Wicked Engine is released under the MIT License, which is one of the most permissive open-source licenses available. You can use it freely in commercial products, modify the source code, distribute it, and sublicense it — including in closed-source applications — without any royalties, engine fees, or requirement to open your own source code. The only obligation is to include the original copyright notice and license text in your distribution. This makes it unambiguously safe for commercial game development, tooling, and any other proprietary application.

Running Wicked Engine yourself means taking on full responsibility for the infrastructure and build pipeline. The engine has no server-side component, no telemetry, and no cloud dependency — it is a local C++ library and editor. You will need to maintain your own build toolchain (MSVC on Windows, g++/clang on Linux, Xcode on macOS), keep shaders recompiled as the HLSL sources evolve, and manage platform SDK updates (DX12 Agility SDK, Vulkan SDK, Metal). Console support for Xbox and PlayStation requires acquiring the platform-specific extension files from the console vendor directly, as those are not included in the public repository. The community is active on Discord and GitHub Issues, and the project ships monthly releases, so staying on a recent version requires periodic integration work.

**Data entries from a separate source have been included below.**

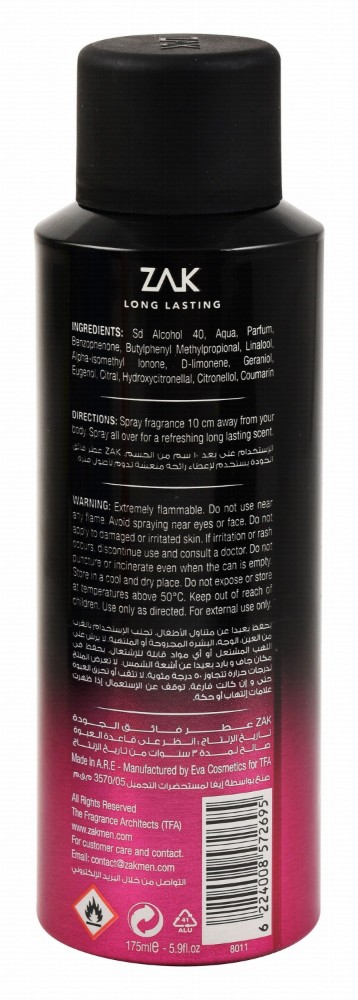 Zak Bold Eau de Toilette Spray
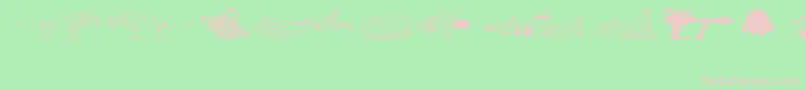 AndersonUfo Font – Pink Fonts on Green Background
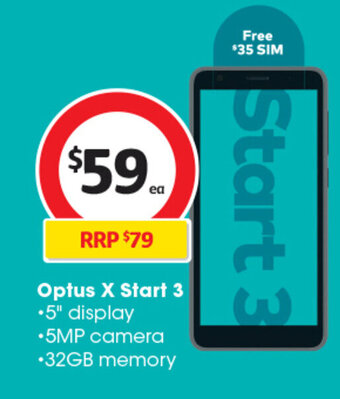 Coles Optus X Start 3 offer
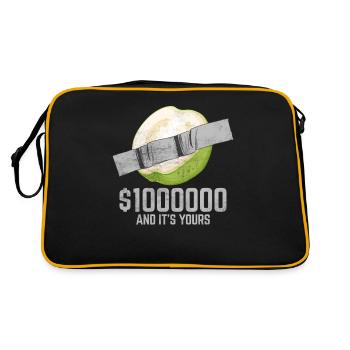 Duct Tape Guava Fruit Lover Funny Quote - Retro Bag - black/gold - Back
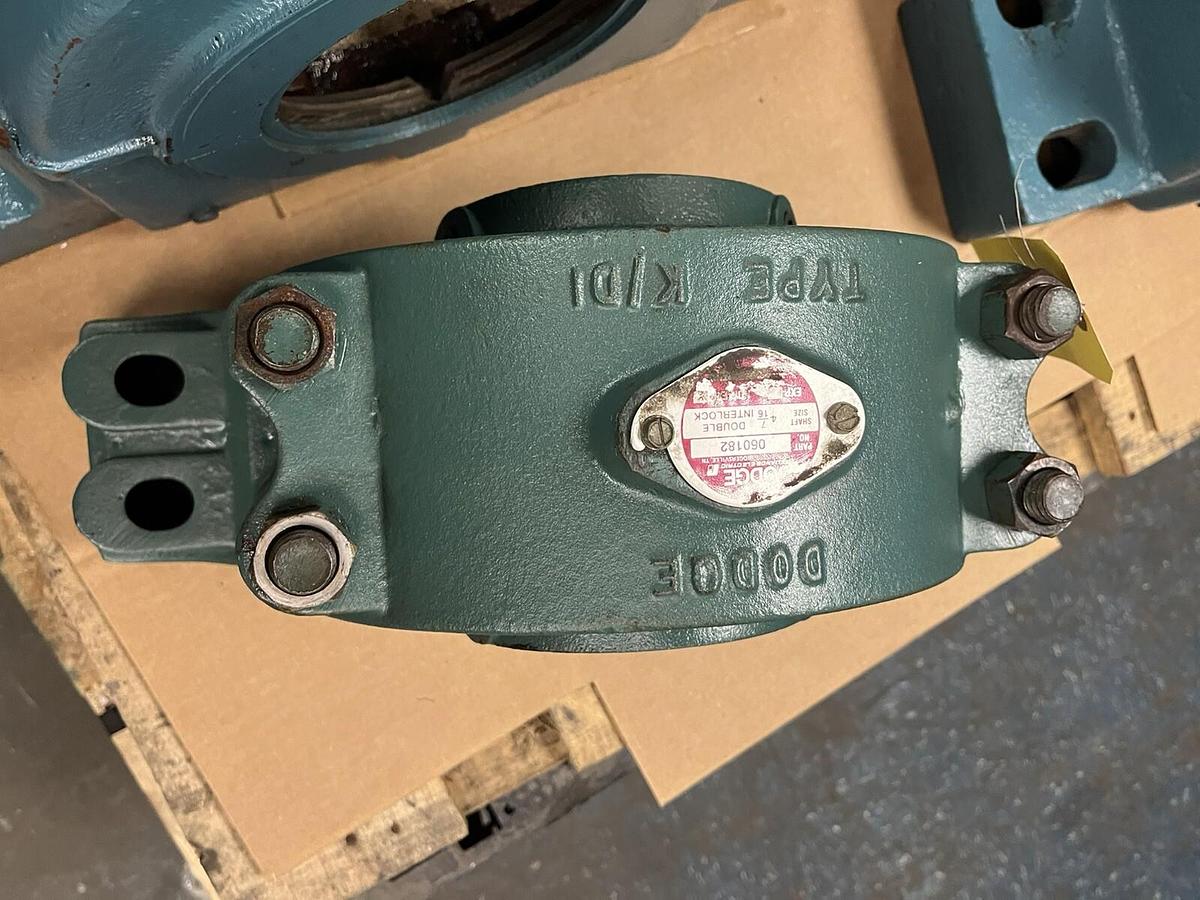 Used DODGE,060182,TYPE K/DI NON EXPANSION PILLOW BLOCK BEARING 4-7/16" BORE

Because Wicked Engine has no hosted or managed commercial tier, there is no SaaS alternative with an SLA, managed updates, or enterprise support contract. What you trade for the zero-cost MIT license is the absence of commercial support, guaranteed uptime for any cloud features, or a dedicated customer success team. For teams evaluating it against commercial engines like Unity or Unreal Engine, the trade-off is maximum licensing freedom and full source access at the cost of self-managed infrastructure, no marketplace, and a smaller contributor community than the large commercial engines provide.